To board a host, chiggers climb up plant stalks and wait for something or someone to brush by. They only hang around for about four days, then drop off to complete the rest of their life cycle as upstanding members of the environment. Sometimes the skin remains irritated for a few days after the parasite has gone, but the itching that results from having microscopic quantities of your skin liquified and sucked out is incredible. To alleviate it, people have come up with all kinds 'remedies.' Paint the bumps with nail polish, pour rubbing alcohol on them, bathe in oatmeal, bathe in bleach, coat your skin in oil - you name it - someone has probably tried it.
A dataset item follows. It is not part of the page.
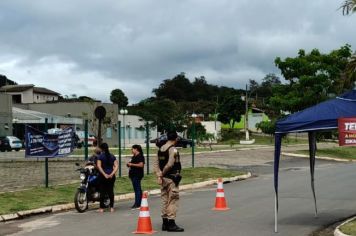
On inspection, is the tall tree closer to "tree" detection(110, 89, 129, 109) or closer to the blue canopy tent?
"tree" detection(110, 89, 129, 109)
During my family's first days at the new house, I escaped a chigger infestation, but I have not always been so lucky. I have had my share of chigger bites. I have also tried many of the home remedies. I seem to remember a product called "Chig-a-rid" that I painted over the bumps. It definitely worked better than nail polish. Not too long ago, I took my chiggers to the dermatologist. I thought it was high time to get some professional advice and prescription-strength products. I was surprised to discover that the dermatologist's advice was to add one cup of bleach to a hot bath and soak. "You can tolerate it," she said, "They can't."